Once I’d settled in Australia and had been teaching for a few years, I began to look ahead. I didn’t want to just stay in teaching, but I knew I didn’t want to do psychology. That’s when I began my diploma in Life and Business Coaching, which included Neuro-Linguistic Programming. Coaching doesn’t get stuck in the ‘why’, it just gets on with solving problems. It was empowering. It taught me to think differently. It challenged me and set me up with the beliefs I’d need to eventually lead a child protection organisation.
I read a bunch of books that upset me greatly, yet simultaneously inspired me. I felt so deeply for the women and children whose stories were being told. I hated that such awful things happened to them. I was so inspired by the strength and resilience of these women and girls, and by the determination of the people who helped them. I longed to help these women and girls – but I had no idea how.
And then one day I made a promise; the next book I read, no matter what the country or what the issue, I’ll do something.
And hence I found myself in Cambodia teaching life skills to a group of young women who had survived being trafficked for sex. And so the journey of Free To Shine began.
Have you faced any challenges along the way?
There have been so many different challenges, from finding a bomb outside our office – an unexploded ordinance – to well-intentioned volunteers whose lack of child protection experience meant their actions set off a chain reaction that put the organisation and children’s safety in jeopardy. And the biggest one: firing 15 people in a day and then rebuilding the organisation.
What has been your biggest achievement to date?
Securing the safety of more than 750 girls across 59 rural villages, helping them achieve their rights; to be free from slavery, and access education, safe drinking water, enough food and adequate shelter. It’s been an incredible team effort – I certainly haven’t done it alone.
And also writing and publishing my book Do What Matters; what leading a child protection organisation in Cambodia taught me about Life and Leadership. I’ve actually just launched the kindle edition and it’s shot to number one on Amazon in the categories of Business Ethics and Business Leadership.
What one thing do you believe has been a major factor in you achieving success?
How do you feel about mentoring?
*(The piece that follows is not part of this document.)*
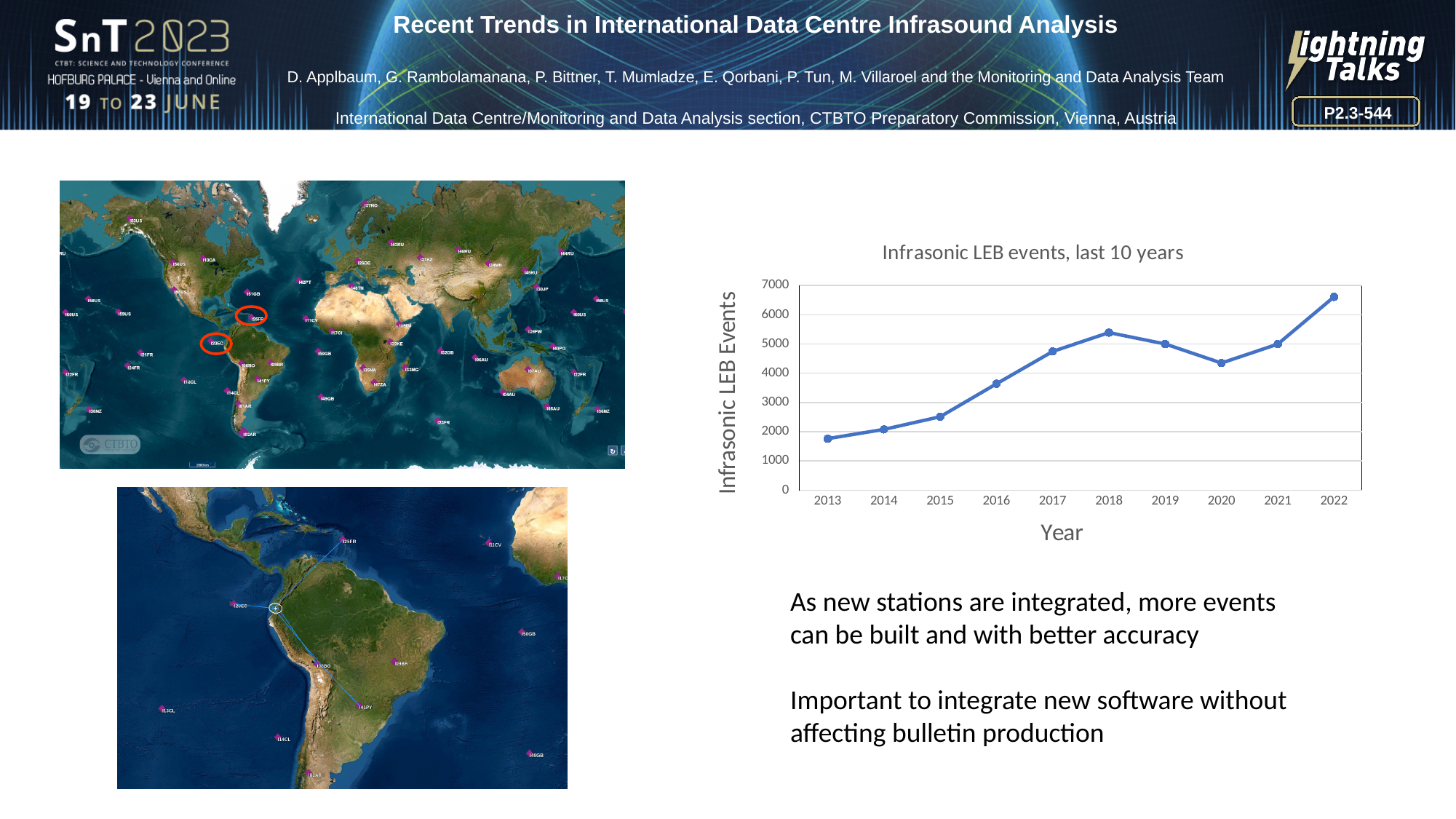
Which year has the highest number of infrasonic LEB events in the chart? 2022 What is the label of the y axis of the line chart? Infrasonic LEB Events How many years are plotted on the x axis of the 'Infrasonic LEB events, last 10 years' chart? 10 Which year has more infrasonic LEB events, 2018 or 2020? 2018 Is the value for 2022 greater or less than 6000? greater Which year has the lowest number of infrasonic LEB events in the chart? 2013 What kind of chart is 'Infrasonic LEB events, last 10 years'? line chart Is the value for 2016 greater or less than 3000? greater What is the title of the line chart on the slide? Infrasonic LEB events, last 10 years Do the infrasonic LEB events rise or fall between 2018 and 2020? fall Is the value for 2020 greater or less than 5000? less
Have you mentored anyone or are you someone’s mentee?
We have so much information available to us that it’s easy to think that you can do anything on your own. But gaining a personal connection to people who have been there, done that in a mentoring relationship is invaluable. It’s efficient.
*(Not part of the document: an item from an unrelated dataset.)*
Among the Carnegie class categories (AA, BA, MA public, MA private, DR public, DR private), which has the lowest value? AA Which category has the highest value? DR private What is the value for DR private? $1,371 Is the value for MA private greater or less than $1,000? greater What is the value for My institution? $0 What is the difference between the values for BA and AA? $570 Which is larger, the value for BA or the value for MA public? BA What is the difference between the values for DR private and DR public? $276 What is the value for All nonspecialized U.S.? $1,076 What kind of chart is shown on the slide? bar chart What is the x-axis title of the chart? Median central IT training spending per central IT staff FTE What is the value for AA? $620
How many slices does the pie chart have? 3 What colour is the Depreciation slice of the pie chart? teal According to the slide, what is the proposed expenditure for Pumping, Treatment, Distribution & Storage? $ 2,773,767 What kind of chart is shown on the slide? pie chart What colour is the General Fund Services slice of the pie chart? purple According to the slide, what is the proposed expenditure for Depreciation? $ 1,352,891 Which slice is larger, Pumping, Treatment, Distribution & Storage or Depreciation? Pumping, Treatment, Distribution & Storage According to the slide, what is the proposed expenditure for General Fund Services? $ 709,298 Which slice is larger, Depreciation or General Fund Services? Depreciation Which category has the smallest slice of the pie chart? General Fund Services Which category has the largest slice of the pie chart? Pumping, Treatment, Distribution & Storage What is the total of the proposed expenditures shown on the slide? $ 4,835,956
I find that I learn so much when my mentors share their struggles and successes. Also having someone in my professional world that I can trust and who is my supporter, a confidant, an advocate and an ally, is invaluable.
If you could change one thing to accelerate the pace of change for Gender Equality, what would it be?
More women leading their countries.
If you could give one piece of advice to your younger self what would it be?
Stop thinking about what other people think of you, trust yourself, and do what matters most to you.
What is your next challenge and what are you hoping to achieve in the future?
To engage business leaders. To provide safety and education to girls and their families, I work closely with a lot of businesses, particularly those keen to drive their profit through purpose. What I’ve learnt is how you lead your business matters. Really matters. It matters to your team, to your results and for your business’s impact in the world.
Now more than ever before, business has the power to create the world we want to live in. People no longer trust governments to do that. People now choose, switch, avoid and boycott brands based on their stand on societal issues. So more and more businesses are playing an ever greater role in creating the world we want to live in.
I’m hoping to partner with business leaders to secure the entire Siem Reap province from sex traffickers.